35 Fruits And Other Plant-Based Foods Rich In Potassium

Plant-based foods rich in Potassium:


Potassium is an essential mineral that is part of every cell in the body, and life would be impossible without this electrolyte.

Potassium counteracts the effects of sodium, helping to maintain healthy blood pressure; plus, it assists recuperative powers and regulates water balance. In addition, it is essential for maintaining the acid-base balance.

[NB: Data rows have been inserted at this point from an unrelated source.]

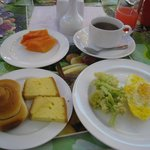 セントラルホテルでの朝食一例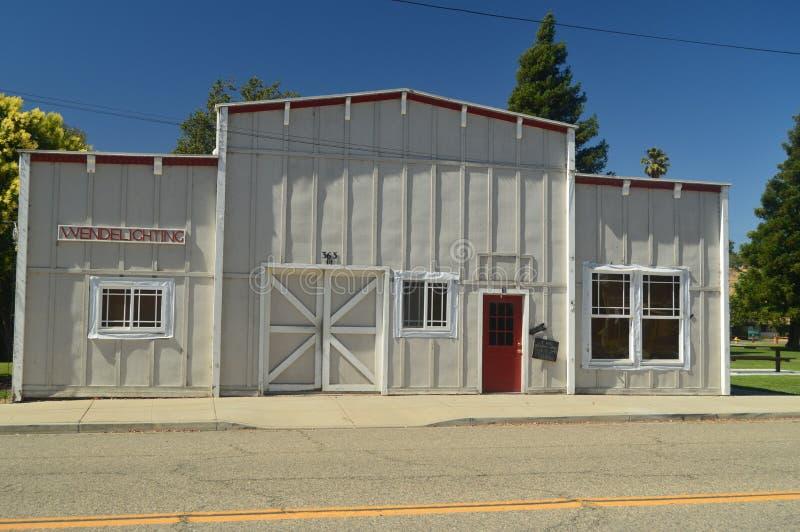 Oficina mecânica do carro bonito no estilo ocidental selvagem em Los Alamos fotos de stock royalty free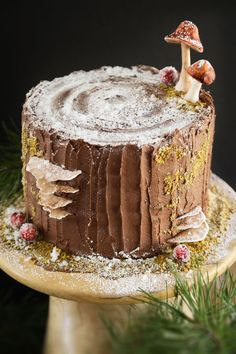 Mulled Wine Stump de Noël Cake and a Ridge Runner Wood Works Giveaway! | Sprinkle Bakes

Health benefits of potassium:

Prevents hypokalemia

A shortage of potassium in the body can result in a fatal condition named – hypokalemia.

Symptoms of low potassium levels are serious and include muscle weakness, cardiac arrhythmias, and glucose intolerance.

Brain function

A sign of low potassium levels is the inability to focus or “brain fog.” Because this mineral plays a role in the basic function of brain neurons, consuming foods rich in potassium may also be recommended to treat dementia.

Bone health

This mineral is a crucial part of healthy bone function. Furthermore, your body needs a high potassium diet, particularly during adolescence and pregnancy when muscles and bones are developing.

Cardiovascular health

Eating foods that contain adequate amounts of potassium can help decrease your risk for cardiovascular disease.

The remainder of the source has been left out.